Passage to read >>
1) Under Zimbabwe’s CGT Act, which actor is the primary withholding node when sale proceeds are held and paid out on completion of a property sale?
A. The buyer
B. The Registrar of Deeds
C. The depositary (e.g., conveyancer/legal practitioner/estate agent holding the price)
D. The High Court
Answer: C. (zimra.co.zw)

2) What is the standard statutory remittance deadline for depositary withholding tax after paying the seller?
A. Same day
B. Within 30 days
C. No later than the 3rd working day from payment
D. At year-end
Answer: C. (zimra.co.zw)

3) If a depositary or agent fails to withhold and remit CGT withholding tax, what additional penalty amount does the Act impose (before any waiver)?
A. 5% of purchase price
B. 10% of purchase price
C. 15% of the withholding tax that should have been withheld
D. 25% of market value
Answer: C. (zimra.co.zw)

4) Under the registrar gating rules, where CGT is not withheld under Part IIIA, transfer registration generally requires:
A. A municipal rates clearance certificate only
B. A ZIMRA certificate stating CGT payable has been paid
C. A court judgment
D. A broker statement
Answer: B. (zimra.co.zw)

The problem >>
Say whether each statement below agrees with the quiz on Zimbabwe's capital gains tax above, answering yes or no and quoting the words from the quiz that decide it. 1. A depositary must remit the withholding tax within 30 days of paying the seller. 2. The Act imposes a penalty of 15% of the withholding tax that should have been withheld when a depositary or agent fails to withhold and remit it. 3. Where CGT is not withheld under Part IIIA, transfer registration generally requires only a municipal rates clearance certificate.

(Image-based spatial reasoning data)
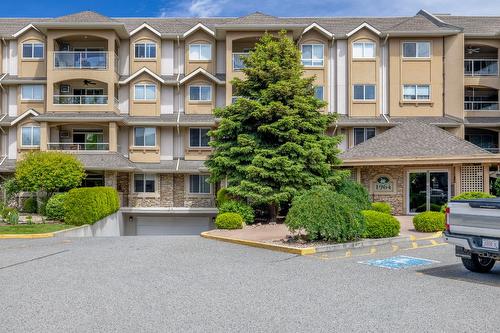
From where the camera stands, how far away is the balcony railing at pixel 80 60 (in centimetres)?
3177

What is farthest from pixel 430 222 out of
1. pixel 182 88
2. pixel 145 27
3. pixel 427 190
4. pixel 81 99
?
pixel 81 99

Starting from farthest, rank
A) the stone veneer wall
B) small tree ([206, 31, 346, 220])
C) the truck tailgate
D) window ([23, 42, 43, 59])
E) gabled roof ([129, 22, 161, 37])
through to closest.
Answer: window ([23, 42, 43, 59]) < gabled roof ([129, 22, 161, 37]) < the stone veneer wall < small tree ([206, 31, 346, 220]) < the truck tailgate

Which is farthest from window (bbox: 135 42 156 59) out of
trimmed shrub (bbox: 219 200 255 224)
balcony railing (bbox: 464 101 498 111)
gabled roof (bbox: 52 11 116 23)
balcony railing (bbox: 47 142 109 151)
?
balcony railing (bbox: 464 101 498 111)

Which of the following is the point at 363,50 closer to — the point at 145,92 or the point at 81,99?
the point at 145,92

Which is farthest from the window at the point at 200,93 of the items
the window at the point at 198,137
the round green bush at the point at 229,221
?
the round green bush at the point at 229,221

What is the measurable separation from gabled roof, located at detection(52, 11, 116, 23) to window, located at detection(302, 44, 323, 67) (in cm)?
1258

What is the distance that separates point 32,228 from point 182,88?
15.8 m

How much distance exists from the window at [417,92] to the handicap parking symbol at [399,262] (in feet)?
70.6

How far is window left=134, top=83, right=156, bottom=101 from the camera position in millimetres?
32844

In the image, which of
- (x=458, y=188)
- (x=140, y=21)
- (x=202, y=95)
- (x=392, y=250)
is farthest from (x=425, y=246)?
(x=140, y=21)

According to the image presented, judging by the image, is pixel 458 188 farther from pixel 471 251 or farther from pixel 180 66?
pixel 180 66

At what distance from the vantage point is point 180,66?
33.9 meters

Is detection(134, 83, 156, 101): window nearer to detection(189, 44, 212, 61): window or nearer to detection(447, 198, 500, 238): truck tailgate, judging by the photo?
detection(189, 44, 212, 61): window

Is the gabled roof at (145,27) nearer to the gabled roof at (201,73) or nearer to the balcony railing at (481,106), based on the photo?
the gabled roof at (201,73)
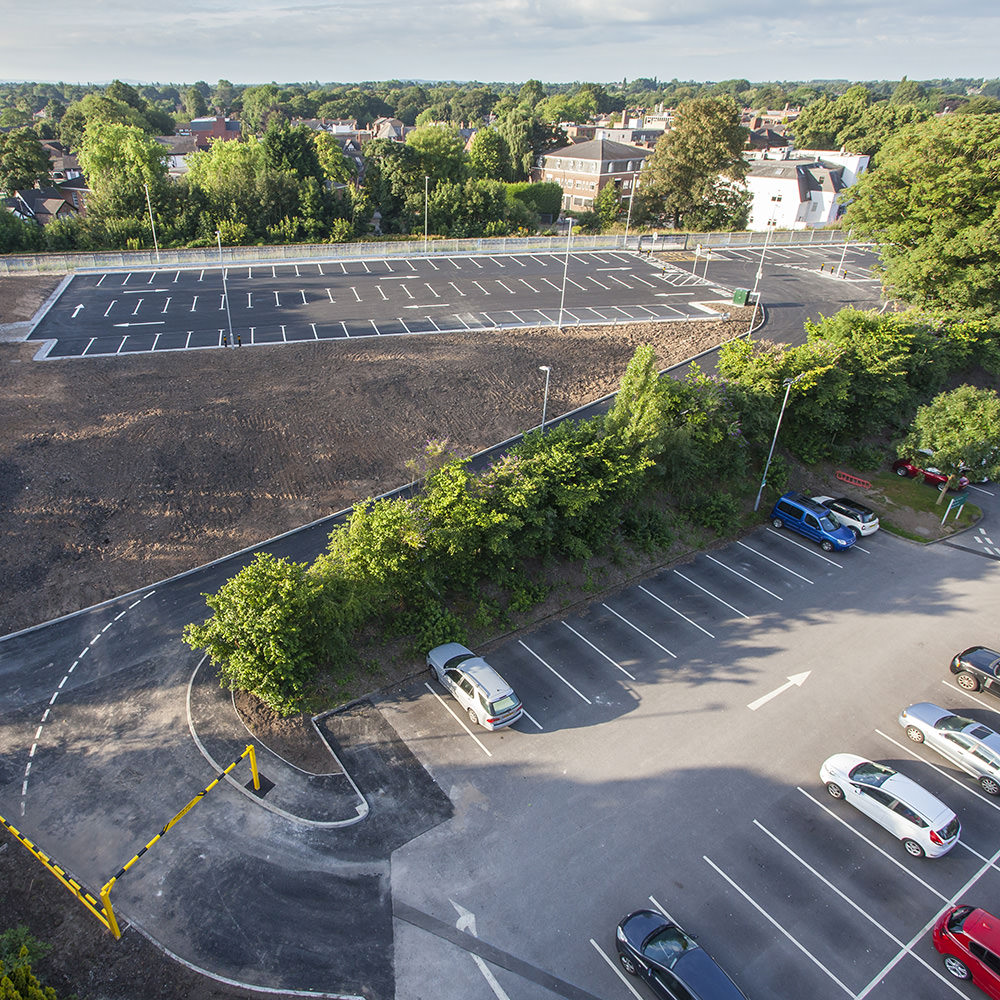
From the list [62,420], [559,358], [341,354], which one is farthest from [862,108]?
[62,420]

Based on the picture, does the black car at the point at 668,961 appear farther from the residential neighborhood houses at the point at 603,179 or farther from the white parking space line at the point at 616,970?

Output of the task >>
1. No: "C. No later than the 3rd working day from payment" is marked "Answer: C."
2. Yes: "C. 15% of the withholding tax that should have been withheld" is marked "Answer: C."
3. No: "B. A ZIMRA certificate stating CGT payable has been paid" is marked "Answer: B."